If we begin to commonly tell Google we don’t trust a site (nofollow) that in actuality we do trust (and this becomes the norm) how will Google sort this out? This could potentially cause some serious confusion for Google regarding a singular site.
For example, take a new site by an authority figure that predominantly uses guest blogging in their marketing. Even if this site did everything the right way and wasn’t spamming, Google would not be able to attribute links in their guest blogs as votes of confidence because they would be nofollowed.
High-level guest blogging links can actually help Google determine authority online, but nofollowing those links prevents Google from retrieving this data.
There are four main reasons why I believe defaulting to the nofollow tag for all links acquired through marketing activities is not the future:
Widespread adoption isn’t feasible: Many webmasters/site owners don’t even know nofollow exists and are sketchy about proper implementation.
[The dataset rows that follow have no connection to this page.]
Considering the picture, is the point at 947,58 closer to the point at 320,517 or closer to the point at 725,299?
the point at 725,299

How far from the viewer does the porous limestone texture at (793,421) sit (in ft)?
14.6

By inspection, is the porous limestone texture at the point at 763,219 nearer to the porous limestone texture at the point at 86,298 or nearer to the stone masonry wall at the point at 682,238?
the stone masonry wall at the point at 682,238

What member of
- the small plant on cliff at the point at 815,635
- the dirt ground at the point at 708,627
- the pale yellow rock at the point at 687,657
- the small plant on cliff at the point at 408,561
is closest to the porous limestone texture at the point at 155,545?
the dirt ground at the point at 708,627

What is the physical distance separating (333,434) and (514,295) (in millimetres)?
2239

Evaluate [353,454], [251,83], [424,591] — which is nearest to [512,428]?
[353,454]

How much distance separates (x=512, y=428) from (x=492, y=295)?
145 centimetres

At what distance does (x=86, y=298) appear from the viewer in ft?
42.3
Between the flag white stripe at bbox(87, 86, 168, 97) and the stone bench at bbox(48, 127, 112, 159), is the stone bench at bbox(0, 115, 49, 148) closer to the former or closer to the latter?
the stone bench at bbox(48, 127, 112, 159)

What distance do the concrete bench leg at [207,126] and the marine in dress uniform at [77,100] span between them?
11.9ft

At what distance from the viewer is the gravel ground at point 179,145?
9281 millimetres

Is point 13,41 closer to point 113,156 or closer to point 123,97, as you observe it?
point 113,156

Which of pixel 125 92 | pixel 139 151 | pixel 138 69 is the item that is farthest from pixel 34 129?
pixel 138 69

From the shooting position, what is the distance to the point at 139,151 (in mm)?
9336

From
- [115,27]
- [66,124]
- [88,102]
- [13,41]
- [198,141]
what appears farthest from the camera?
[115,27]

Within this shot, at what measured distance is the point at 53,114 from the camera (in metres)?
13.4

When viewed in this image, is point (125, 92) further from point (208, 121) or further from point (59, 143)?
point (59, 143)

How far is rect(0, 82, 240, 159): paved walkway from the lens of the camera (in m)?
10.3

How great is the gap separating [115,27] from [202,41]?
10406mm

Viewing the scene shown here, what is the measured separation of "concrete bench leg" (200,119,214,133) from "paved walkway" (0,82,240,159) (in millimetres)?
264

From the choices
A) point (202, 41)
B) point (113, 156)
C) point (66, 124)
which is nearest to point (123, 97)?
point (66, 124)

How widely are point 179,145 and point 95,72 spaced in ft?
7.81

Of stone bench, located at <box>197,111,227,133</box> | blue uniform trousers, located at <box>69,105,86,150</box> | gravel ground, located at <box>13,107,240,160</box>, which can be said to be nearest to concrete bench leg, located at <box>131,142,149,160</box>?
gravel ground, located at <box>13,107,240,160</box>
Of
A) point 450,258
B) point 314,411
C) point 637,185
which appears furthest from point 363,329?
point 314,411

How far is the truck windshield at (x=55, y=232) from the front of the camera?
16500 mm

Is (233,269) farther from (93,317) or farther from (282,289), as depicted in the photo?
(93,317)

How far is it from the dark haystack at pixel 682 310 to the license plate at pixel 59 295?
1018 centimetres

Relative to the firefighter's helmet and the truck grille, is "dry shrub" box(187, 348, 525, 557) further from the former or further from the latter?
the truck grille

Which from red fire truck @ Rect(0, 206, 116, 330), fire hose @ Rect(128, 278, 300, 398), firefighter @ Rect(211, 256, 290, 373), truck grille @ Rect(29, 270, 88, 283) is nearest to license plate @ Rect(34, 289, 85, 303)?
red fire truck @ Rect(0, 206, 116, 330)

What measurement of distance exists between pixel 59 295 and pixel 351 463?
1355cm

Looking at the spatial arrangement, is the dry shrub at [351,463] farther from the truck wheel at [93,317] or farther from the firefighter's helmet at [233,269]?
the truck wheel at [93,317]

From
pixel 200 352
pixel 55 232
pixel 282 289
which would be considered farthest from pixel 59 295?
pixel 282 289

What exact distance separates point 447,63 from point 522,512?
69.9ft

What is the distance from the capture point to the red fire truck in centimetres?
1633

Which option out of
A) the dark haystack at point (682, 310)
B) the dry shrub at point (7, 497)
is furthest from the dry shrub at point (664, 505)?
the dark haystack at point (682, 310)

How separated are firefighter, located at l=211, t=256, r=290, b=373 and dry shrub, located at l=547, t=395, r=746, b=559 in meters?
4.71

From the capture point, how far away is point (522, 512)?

Also, big name sites wouldn’t want to change over to nofollow and it would take a penalty to strong-arm them, which would cause major outcry on the Web.
Nofollow is a Band-Aid fix: Scaring people into using nofollow doesn’t solve the real problem of spam in guest blogging, if Google doesn’t want to count certain links they need to figure that out internally or at least increase education surrounding what they don’t want to count.
Not the intended use for nofollow: The nofollow attribute was created to link to sites/pages with content you don’t trust (mainly for blog comment spam), not treat users and crawlers differently by telling users you trust the site but telling crawlers you don’t.
These links are real signals of trust and authority: Links from high-level guest blogging on authoritative sites are actually useful to Google’s algorithm.
Google is targeting spam related to guest blogging. Recent penalties handed down by Google in an orchestrated FUD campaign have folks in the SEO industry in a frenzy about nofollowing links in guest blogs and even manually placed links in general. However, for the reasons listed above, I don’t believe we can continue on our current trend of making the nofollow link the future.